1. L'impôt sur les sociétés
Le régime de crédit d'impôt industrie verte est entré en vigueur le 14 mars 2024, selon un décret paru le 13 mars 2024 au Journal officiel (D. n° 2024-212, 11 mars 2024, fixant la date d'entrée en vigueur des dispositions relatives au crédit d'impôt au titre des investissements dans l'industrie verte prévues à l'article 35 de la loi n° 2023-1322 du 29 décembre 2023 de finances pour 2024 : JO 13 mars 2024, texte n° 1). La Commission européenne avait en début d'année (Comm. UE, déc. SA.109334 : JOUE n° C, 18 janv. 2024) donné son feu vert à ce programme d'un montant de 2,9 milliards d'euros adopté dans le cadre de la loi de finances pour 2024 et dont l'examen des demandes d'agrément a déjà débuté. Nous vous proposons un mode d'emploi de ce nouveau crédit d'impôt et un éclairage sur les usages bancaires de la cession de la créance sur l'État y relative.

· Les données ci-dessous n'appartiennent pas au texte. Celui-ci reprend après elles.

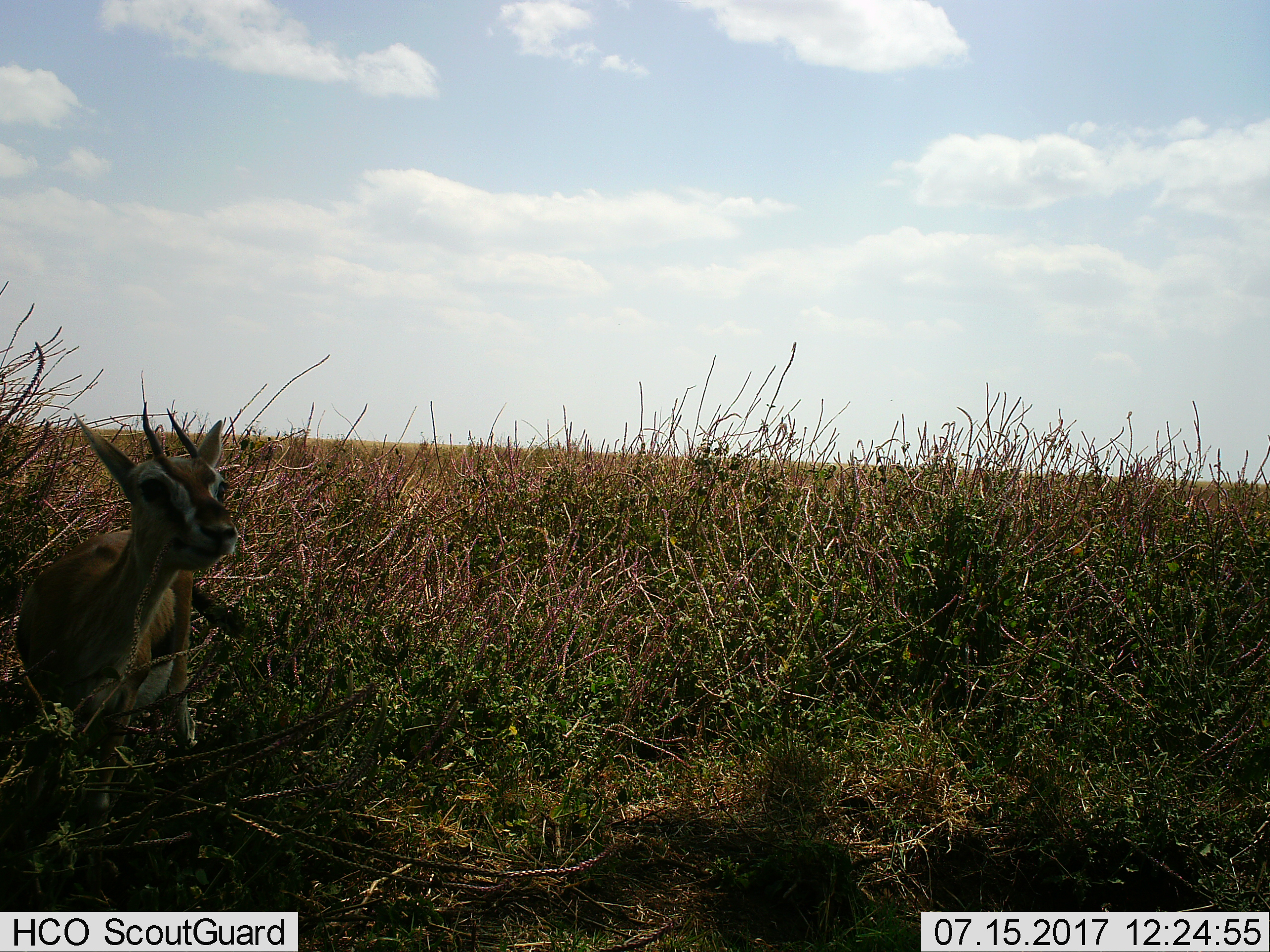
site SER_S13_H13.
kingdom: Animalia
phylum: Chordata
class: Mammalia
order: Artiodactyla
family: Bovidae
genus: Eudorcas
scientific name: Eudorcas thomsonii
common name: thomson's gazelle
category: gazellethomsons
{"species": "gazellethomsons (thomson's gazelle) (Eudorcas thomsonii)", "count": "1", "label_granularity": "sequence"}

2. Champ et modalités d'application du C3IV
A. – Les entreprises pouvant bénéficier du C3IV
Ce crédit d'impôt est ouvert aux entreprises industrielles et commerciales (hors entreprises en difficulté : les entreprises en difficulté sont celles regardées comme telles au sens de l'article 2 du règlement (UE) n° 651/2014 de la Commission du 17 juin 2014 - dit « RGEC » - prorogé par le règlement UE/2023/1315 du 23 juin 2023), imposées d'après leur bénéfice réel, ou exonérées en application de certains régimes légaux (entreprises nouvelles, jeunes entreprises innovantes, zones franches urbaines, etc.).

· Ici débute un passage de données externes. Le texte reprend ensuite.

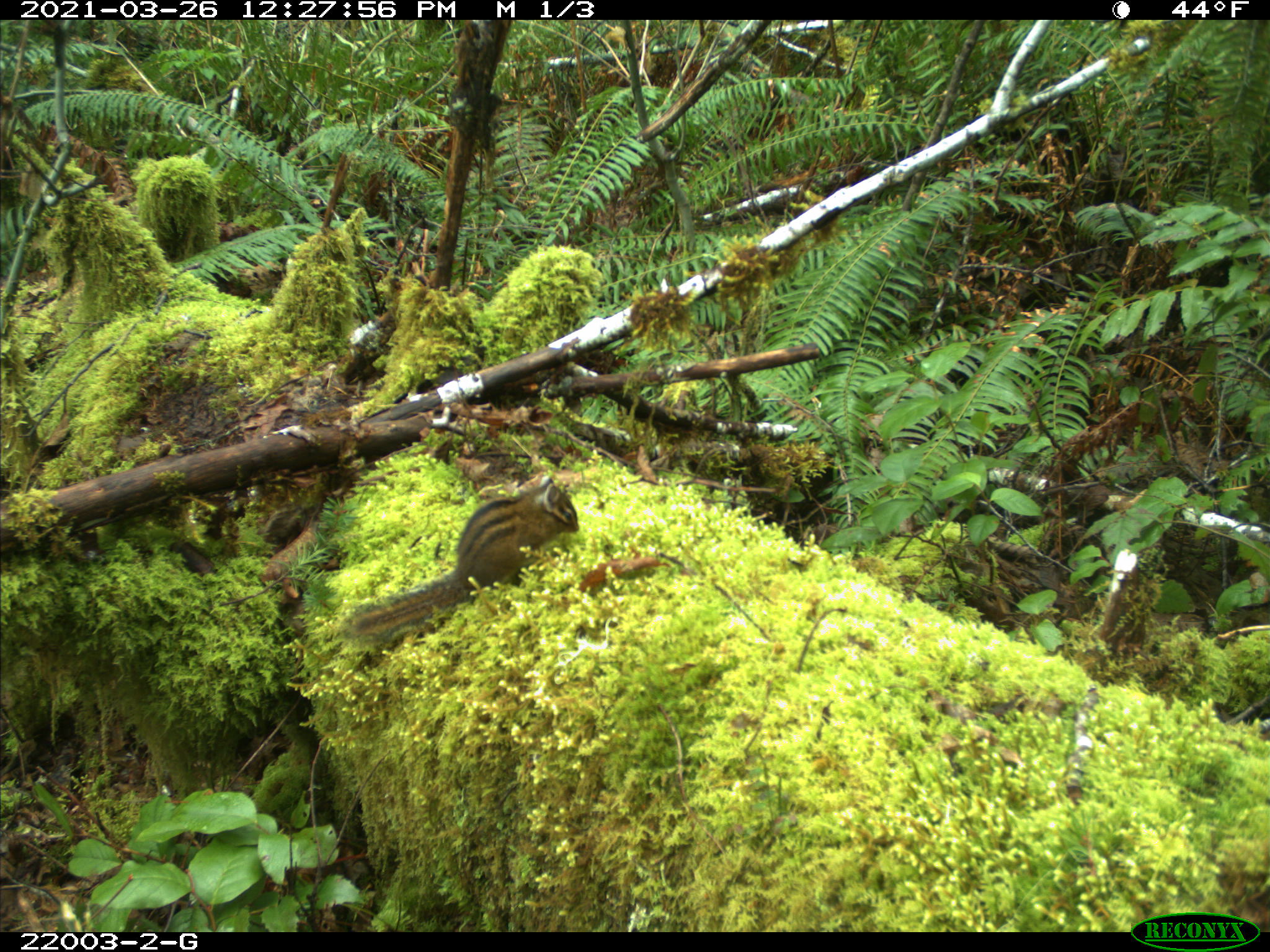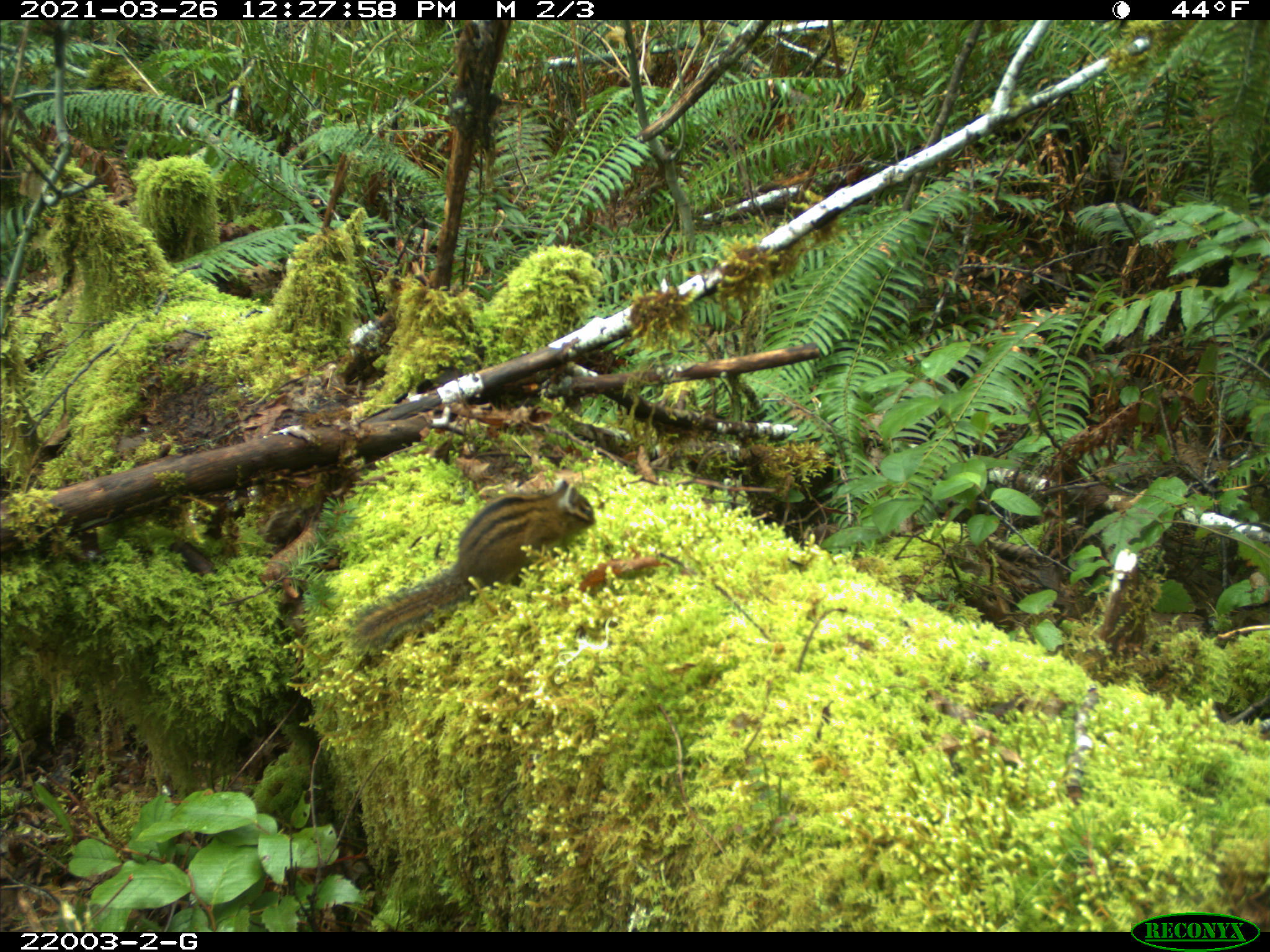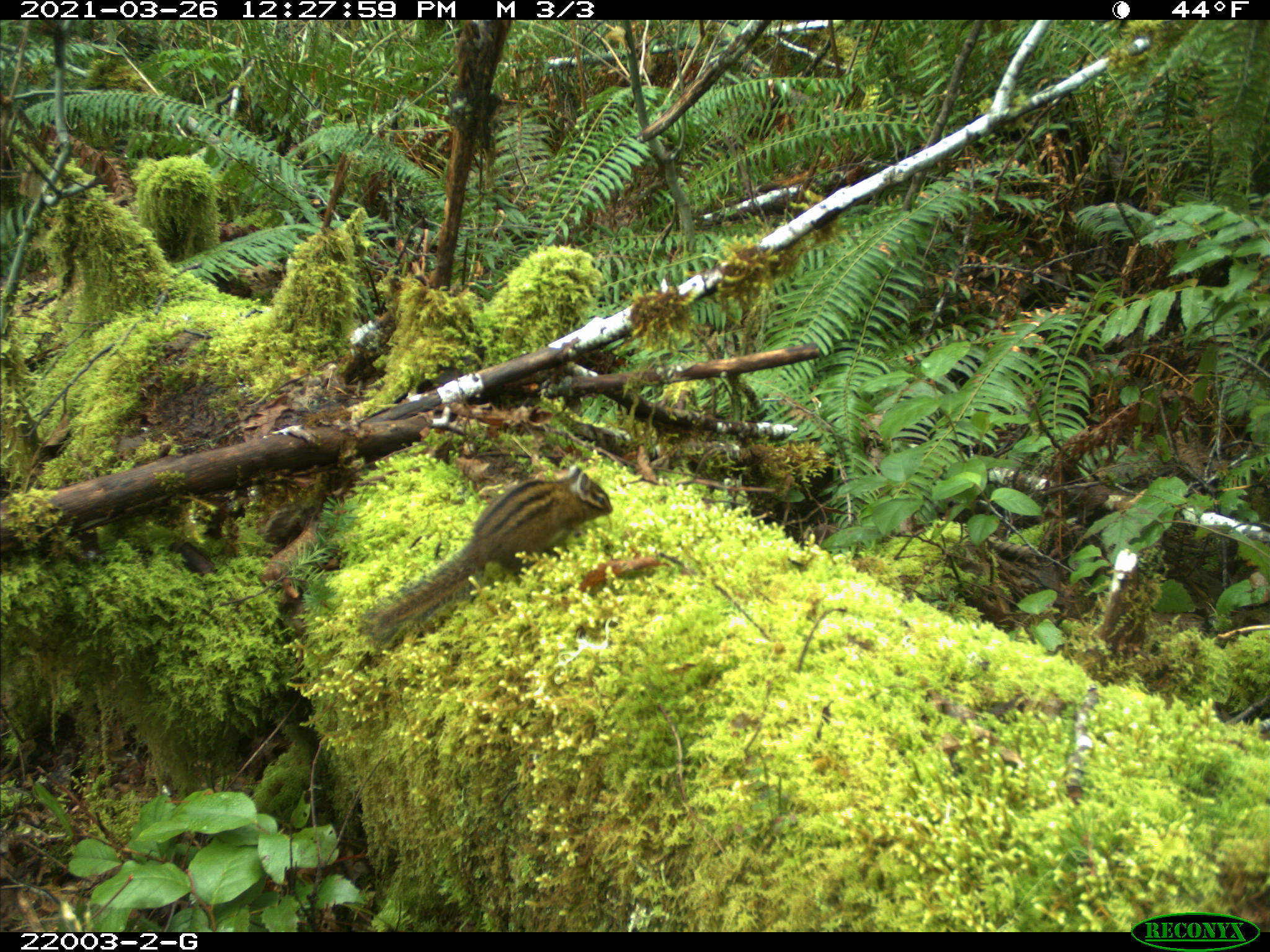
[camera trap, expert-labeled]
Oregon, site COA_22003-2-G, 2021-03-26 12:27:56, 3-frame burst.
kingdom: Animalia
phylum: Chordata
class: Mammalia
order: Rodentia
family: Sciuridae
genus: Neotamias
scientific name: Neotamias townsendii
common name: townsend's chipmunk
Townsend's chipmunk (Neotamias townsendii).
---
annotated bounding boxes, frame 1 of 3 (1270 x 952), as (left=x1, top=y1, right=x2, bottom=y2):
townsend's chipmunk: (left=344, top=472, right=587, bottom=641)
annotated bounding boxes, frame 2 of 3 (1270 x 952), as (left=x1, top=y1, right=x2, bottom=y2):
townsend's chipmunk: (left=342, top=477, right=596, bottom=647)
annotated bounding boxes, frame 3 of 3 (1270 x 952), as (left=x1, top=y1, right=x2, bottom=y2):
townsend's chipmunk: (left=364, top=462, right=615, bottom=653)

La loi se veut vertueuse : les entreprises candidates au C3IV doivent nécessairement respecter leurs obligations fiscales et sociales, ainsi que l'obligation de dépôt de leurs comptes annuels. Elles doivent également exploiter les investissements, dans le cadre d'une activité ayant obtenu les autorisations requises par la législation environnementale (autorisation environnementale unique, autorisation au titre des installations classées pour la protection de l'environnement, autorisation au titre de la loi sur l'eau (IOTA), etc.), de manière conforme à cette législation.
Pour éviter un effet d'aubaine en cas de transfert d'activité, les entreprises candidates au C3IV ne doivent pas avoir transféré depuis l'étranger (Union européenne ou Espace économique européen), au cours des deux exercices précédant la demande d'agrément, des activités identiques ou similaires à celles ouvrant droit au crédit d'impôt ; de même, elles ne doivent pas transférer à l'étranger lesdites activités au cours des cinq exercices suivant la mise en service des installations concernées par le C3IV. Une durée minimale d'exploitation en France de 5 ans est aussi prévue, ramenée à 3 ans pour les petites et moyennes entreprises européennes définies par l'annexe I du RGEC.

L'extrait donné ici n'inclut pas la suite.